Erasmus departed to stunned silence. The Springboks players remained seated, but a spark ignited inside the usually phlegmatic Pieter-Steph du Toit.
“Let’s get up,” the flanker shouted. “We can’t just sit around. F— it, man. Come together. For f—- sake. Are you going to f—— stay or go? Play, get some excitement and talk to each other.
“Everyone’s f—— scared. If you’re afraid, say so! We’ll make a f—— plan.”
Bongi Mbonambi, South Africa’s hooker, has said he had never seen Du Toit like that before. Erasmus added: “He’s never done that. It was almost like: ‘Rassie, get out. Pieter-Steph du Toit has spoken.’”
South Africa returned to the Stade de France pitch, eventually conquering England 16-15 with Pollard’s late penalty rewarding an extraordinary rearguard in which the Springboks’ squadron of replacements, the ‘Bomb Squad’, proved too much for tiring English legs.
The machismo building up to that moment, earning a shot at the All Blacks in a World Cup final, started in the week preceding the England match. The tactics, if they can be called that, were simple. “Show the world how tough you are,” Erasmus implored his players in a team meeting. “We want to rip that c— out of them.”
The director of rugby, 51, called out Siya Kolisi, South Africa’s iconic captain. “Siya, we don’t talk about ‘matching’ their physicality,” Erasmus said. “ F— that. They must match ours.”
And later: “If you take four or five minutes to get into this game, I swear we will make a sub after five minutes. From minute one, we need you to f— these guys physically.”
As ever with South Africa, however, the outlet for their virility is the scrum. Daan Human, the former prop and now scrum coach, drives the Springboks’ scrum weaponisation. It was the impact of props Ox Nche and Vincent Koch at the set piece – against Ellis Genge and Kyle Sinckler – which ultimately laid the platform for the South African comeback. “Like in 2019, this game is going to come down to the scrum,” Human said in the team room before asking: “The question is, can we do it again?’”
Unfortunately for England, they could. And when the rigours of South Africa’s scrum training are witnessed, the hegemony is understandable. “I don’t believe in scrum machines,” Human tells the filmmakers. “Live scrums only. I’ve never seen a machine in a match. [Scrummaging against us] is not a place you want to be, especially with the characters that we have.”
Human challenges his forwards “to go to the harbour” while scrummaging, urging them to be as low as possible and to hold at that level. “We’re going to be… as low as possible and then stay in there,” he says. “But we’re going to lie like a ship in the harbour.”
That ship proved to be anchored too sturdily for England as South Africa earned themselves a shot at history, becoming only the second side to win consecutive World Cups.
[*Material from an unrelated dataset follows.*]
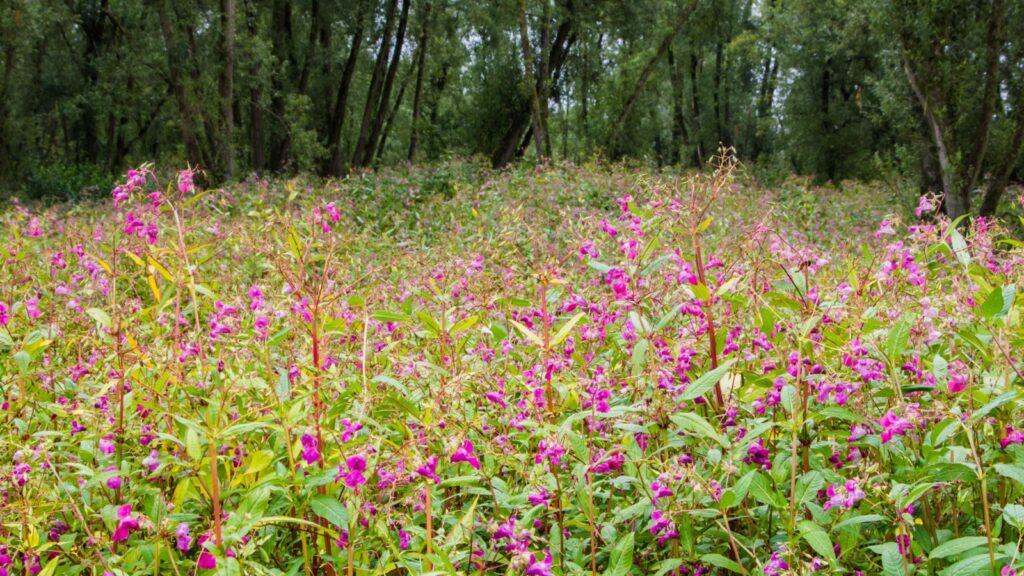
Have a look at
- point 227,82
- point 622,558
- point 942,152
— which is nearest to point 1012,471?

For Mbonambi, who had mocked England’s “plastic energy” when celebrating small moments, the emotion of victory was too much; the hooker wept alone in the changing room, consoled only by Erasmus and Nienaber. If Mbonambi had known that in the coming days and weeks he would become the centre of a racism storm, the tears might have flowed in even greater volume.
But, a week later, they would be flowing again, as Kolisi lifted the Webb Ellis Cup at Stade de France. Thanks to Erasmus, South Africa showed the world just how tough they were.